[Task data]
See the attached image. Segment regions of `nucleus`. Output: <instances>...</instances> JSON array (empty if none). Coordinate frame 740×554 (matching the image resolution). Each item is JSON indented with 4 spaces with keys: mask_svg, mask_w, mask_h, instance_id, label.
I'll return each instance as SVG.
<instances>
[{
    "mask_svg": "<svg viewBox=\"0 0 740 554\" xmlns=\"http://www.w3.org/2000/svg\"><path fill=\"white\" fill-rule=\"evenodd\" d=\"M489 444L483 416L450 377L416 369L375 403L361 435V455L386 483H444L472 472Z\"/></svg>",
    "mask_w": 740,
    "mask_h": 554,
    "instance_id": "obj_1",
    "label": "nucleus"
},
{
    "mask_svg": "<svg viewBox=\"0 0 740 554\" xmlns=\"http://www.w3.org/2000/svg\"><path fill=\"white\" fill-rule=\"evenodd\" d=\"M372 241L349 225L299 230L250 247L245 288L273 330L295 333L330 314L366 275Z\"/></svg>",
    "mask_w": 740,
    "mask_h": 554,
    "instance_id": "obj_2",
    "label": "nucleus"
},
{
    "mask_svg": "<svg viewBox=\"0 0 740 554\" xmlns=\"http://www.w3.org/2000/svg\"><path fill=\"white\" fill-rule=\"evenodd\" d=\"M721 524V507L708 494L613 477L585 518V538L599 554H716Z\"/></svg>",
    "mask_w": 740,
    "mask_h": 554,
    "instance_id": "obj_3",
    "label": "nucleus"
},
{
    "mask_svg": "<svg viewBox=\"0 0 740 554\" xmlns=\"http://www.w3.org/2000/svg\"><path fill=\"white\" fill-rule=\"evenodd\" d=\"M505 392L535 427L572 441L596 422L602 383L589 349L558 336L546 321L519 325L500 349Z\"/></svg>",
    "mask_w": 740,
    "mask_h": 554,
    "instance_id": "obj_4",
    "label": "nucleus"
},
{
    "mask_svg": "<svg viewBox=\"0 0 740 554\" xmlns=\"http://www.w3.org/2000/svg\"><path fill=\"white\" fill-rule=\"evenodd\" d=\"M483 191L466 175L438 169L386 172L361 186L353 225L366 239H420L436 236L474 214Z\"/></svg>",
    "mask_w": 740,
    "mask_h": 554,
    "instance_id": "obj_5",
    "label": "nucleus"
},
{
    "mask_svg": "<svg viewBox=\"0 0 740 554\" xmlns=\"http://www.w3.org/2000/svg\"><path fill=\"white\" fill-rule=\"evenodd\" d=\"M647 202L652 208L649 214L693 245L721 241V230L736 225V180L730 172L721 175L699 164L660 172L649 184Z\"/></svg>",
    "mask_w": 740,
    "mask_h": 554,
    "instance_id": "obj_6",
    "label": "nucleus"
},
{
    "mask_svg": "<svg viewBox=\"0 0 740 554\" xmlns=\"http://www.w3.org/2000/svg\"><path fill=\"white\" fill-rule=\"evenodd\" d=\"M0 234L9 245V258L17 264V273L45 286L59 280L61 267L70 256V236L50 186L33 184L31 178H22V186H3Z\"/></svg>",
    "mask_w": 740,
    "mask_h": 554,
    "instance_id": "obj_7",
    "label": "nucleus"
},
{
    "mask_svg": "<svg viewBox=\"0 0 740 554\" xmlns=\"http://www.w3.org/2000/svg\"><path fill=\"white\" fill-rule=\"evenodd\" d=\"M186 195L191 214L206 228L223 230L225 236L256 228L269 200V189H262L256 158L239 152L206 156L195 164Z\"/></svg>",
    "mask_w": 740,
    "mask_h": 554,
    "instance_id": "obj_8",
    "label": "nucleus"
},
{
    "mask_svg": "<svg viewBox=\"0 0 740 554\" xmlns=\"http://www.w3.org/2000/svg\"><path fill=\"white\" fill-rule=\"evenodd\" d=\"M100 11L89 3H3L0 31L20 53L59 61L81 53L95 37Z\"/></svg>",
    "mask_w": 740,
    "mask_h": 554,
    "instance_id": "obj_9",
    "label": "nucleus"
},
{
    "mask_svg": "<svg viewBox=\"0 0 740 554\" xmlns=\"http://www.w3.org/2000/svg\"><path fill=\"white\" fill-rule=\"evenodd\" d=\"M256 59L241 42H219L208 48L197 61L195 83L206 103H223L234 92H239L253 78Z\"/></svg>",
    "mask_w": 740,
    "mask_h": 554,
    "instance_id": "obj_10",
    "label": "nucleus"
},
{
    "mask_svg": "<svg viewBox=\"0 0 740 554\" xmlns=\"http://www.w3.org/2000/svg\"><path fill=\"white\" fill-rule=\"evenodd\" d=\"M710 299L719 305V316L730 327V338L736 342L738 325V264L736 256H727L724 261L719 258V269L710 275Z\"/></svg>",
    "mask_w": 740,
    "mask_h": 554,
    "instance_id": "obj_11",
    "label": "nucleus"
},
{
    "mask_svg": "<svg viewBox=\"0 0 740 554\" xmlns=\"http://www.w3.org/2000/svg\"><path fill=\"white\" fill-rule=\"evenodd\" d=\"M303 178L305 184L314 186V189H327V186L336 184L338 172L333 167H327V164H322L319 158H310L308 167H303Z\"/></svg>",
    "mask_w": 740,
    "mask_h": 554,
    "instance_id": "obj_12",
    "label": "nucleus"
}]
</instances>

[Exercise directions]
Count the lines in the listing above that contain the string "instances", treating uppercase and lowercase as different. Give only the number.

[Response to this exercise]
3